Part (i): Colour of transition metal compounds.
Step 1: Reason. Transition metal ions have partially filled (n-1)d orbitals. In the presence of ligands or in the crystal, the five d orbitals split into two sets of slightly different energy (\(t_{2g}\) and \(e_g\)).
Step 2: d-d transition. When visible light falls on the compound, an unpaired d electron absorbs a particular wavelength (energy) and is promoted from the lower to the higher d-orbital set. This is called a d-d transition.
Step 3: Observed colour. The compound transmits/reflects the remaining light, so it appears in the complementary colour of the light absorbed. Ions with completely empty (\(d^0\), e.g. \(Sc^{3+}\), \(Ti^{4+}\)) or completely filled (\(d^{10}\), e.g. \(Zn^{2+}\), \(Cu^+\)) d orbitals have no d-d transition and are therefore colourless.
Part (ii): Lanthanoid contraction.
Step 1: Statement.

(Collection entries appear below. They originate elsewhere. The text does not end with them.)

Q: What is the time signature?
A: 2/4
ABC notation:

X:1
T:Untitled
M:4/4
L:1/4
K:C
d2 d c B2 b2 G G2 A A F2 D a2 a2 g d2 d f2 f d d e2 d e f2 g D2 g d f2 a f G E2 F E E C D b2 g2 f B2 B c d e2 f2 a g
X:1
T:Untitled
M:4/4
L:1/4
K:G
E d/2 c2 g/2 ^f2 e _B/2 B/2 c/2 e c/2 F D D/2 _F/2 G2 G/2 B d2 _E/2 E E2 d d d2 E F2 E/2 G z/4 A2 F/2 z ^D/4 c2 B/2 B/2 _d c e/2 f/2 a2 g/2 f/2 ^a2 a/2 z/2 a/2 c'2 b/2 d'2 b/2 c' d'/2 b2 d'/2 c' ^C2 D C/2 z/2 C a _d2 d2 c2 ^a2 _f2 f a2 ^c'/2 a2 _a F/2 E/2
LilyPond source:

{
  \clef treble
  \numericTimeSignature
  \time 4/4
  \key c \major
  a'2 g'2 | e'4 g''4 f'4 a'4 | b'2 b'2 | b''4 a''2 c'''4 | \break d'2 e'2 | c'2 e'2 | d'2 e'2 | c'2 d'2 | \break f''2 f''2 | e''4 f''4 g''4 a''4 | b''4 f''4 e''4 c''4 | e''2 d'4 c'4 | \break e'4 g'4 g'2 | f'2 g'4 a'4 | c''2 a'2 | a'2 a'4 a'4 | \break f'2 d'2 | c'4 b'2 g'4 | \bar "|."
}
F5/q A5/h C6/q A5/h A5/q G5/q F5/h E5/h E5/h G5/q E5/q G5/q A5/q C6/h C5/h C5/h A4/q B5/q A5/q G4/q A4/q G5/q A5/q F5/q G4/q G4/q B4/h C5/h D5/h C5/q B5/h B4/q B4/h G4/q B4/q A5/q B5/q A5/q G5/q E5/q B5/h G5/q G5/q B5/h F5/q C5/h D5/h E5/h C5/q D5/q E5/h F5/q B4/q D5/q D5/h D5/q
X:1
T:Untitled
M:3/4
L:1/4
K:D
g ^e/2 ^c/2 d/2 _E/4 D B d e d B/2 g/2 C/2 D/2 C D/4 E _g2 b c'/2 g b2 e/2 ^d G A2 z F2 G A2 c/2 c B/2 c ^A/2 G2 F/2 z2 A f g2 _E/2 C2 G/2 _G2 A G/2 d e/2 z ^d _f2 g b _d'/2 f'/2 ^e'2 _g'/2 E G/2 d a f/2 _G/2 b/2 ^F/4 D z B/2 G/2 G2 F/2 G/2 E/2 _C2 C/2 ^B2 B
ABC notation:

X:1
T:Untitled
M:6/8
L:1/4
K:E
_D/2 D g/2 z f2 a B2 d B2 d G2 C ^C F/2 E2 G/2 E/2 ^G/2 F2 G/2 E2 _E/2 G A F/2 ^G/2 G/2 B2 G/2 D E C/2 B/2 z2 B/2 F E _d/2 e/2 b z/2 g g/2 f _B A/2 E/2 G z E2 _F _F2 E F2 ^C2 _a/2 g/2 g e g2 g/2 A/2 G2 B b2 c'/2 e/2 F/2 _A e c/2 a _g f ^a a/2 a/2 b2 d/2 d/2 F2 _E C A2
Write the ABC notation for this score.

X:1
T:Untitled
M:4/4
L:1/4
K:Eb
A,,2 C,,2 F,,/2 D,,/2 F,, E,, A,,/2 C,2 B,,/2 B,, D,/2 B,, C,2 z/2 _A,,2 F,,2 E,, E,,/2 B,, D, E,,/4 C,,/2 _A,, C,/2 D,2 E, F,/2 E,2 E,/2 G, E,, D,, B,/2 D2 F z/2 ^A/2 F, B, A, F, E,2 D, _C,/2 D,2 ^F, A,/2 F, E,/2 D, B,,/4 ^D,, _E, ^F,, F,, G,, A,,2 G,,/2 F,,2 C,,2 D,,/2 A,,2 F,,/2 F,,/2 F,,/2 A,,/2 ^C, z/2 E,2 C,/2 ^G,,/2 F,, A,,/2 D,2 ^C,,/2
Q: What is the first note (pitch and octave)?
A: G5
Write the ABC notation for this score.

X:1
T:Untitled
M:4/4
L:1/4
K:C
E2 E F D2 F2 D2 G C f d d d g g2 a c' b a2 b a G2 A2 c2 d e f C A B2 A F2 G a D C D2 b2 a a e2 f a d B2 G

Across the lanthanoid series (from \(La\) to \(Lu\)), as the atomic number increases the atomic and ionic (\(M^{3+}\)) radii show a steady decrease. This regular decrease is called the lanthanoid contraction.
Step 2: Cause. The added electrons enter the inner 4f subshell. The 4f electrons have a poor shielding effect, so the effective nuclear charge felt by the outer electrons increases with atomic number, pulling the electron cloud closer and reducing the size.
Step 3: Consequences.
(a) Elements of the second (4d) and third (5d) transition series have almost the same size (e.g. Zr and Hf), so their properties are very similar and they are difficult to separate.
(b) There is a slow decrease in the basic strength of the hydroxides from \(La(OH)_3\) to \(Lu(OH)_3\).
(c) It causes similarity in properties of the lanthanoids, making their separation difficult.